» CONSIGNES:
[1] Résumez le texte source en deux phrases, s'il vous plaît.
[2] Selon le texte source, que l'expérience de Stanley Milgram était-elle censée tester ?

##### TEXTE SOURCE

Depuis la Deuxième Guerre Mondiale, la place des discours scientifiques s'est accrue dans les démocraties libérales. L'expertise a connu un véritable essor dans les sociétés modernes en ce qu'elle permet de légitimer un panel toujours plus large de décisions politiques en vue de leur acceptation par l'opinion publique. En effet, les individus font de plus en plus confiance aux scientifiques qui apparaissent à la fois rationnels et inoffensifs mais aussi comme détenant un savoir que le citoyen moyen n'a pas à sa portée et qu'il désire obtenir. Dès les années 1960, l'essor de cette autorité nouvelle, scientifique, est perçu par le psychosociologue américain, Stanley Milgram qui dévoile l'ampleur des conséquences que cela peut avoir sur le comportement de sujets libres et ordinaires dans son ouvrage intitulé La soumission à l'autorité publié en 1965. Ainsi, sous couvert d'une expérience posée comme testant l'efficacité de la punition dans l'apprentissage, il démontre que la figure de l'homme de science, par l'autorité qu'il incarne, peut pousser des individus à perpétrer des actes de violences, de torture, sur d'autres êtres humains.

##########
##### DONNÉES FOURNIES

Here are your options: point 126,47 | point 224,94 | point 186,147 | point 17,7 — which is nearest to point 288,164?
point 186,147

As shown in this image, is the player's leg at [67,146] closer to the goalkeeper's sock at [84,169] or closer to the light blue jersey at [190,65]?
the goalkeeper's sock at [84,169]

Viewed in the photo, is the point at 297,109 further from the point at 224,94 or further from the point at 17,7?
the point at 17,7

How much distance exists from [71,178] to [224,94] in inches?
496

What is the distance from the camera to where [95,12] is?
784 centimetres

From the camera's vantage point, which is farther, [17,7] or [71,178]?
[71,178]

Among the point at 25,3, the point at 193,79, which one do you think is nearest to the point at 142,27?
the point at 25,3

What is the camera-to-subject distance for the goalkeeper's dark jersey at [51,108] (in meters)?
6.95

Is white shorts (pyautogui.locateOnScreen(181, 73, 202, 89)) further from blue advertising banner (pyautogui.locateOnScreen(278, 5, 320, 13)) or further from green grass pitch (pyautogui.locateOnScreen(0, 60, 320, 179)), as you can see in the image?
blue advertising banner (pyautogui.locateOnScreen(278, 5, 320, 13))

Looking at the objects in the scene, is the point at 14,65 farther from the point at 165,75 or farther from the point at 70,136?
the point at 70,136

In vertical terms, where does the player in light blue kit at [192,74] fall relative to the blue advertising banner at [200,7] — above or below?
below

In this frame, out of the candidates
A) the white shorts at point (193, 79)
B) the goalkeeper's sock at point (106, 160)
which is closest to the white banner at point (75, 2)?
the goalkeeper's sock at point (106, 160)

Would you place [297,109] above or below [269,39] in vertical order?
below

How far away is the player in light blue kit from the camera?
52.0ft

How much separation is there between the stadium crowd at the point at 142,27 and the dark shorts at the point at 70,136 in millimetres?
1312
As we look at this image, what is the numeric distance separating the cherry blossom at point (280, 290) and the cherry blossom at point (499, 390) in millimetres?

##########

» RÉPONSES:
[1] Depuis la Deuxième Guerre mondiale, l'expertise scientifique occupe une place croissante dans les démocraties libérales, car elle permet de légitimer des décisions politiques auprès d'une opinion qui fait de plus en plus confiance aux scientifiques. Dans La soumission à l'autorité, publié en 1965, Stanley Milgram démontre que la figure de l'homme de science, par l'autorité qu'il incarne, peut pousser des individus à commettre des actes de violence et de torture sur d'autres êtres humains.

[2] L'efficacité de la punition dans l'apprentissage.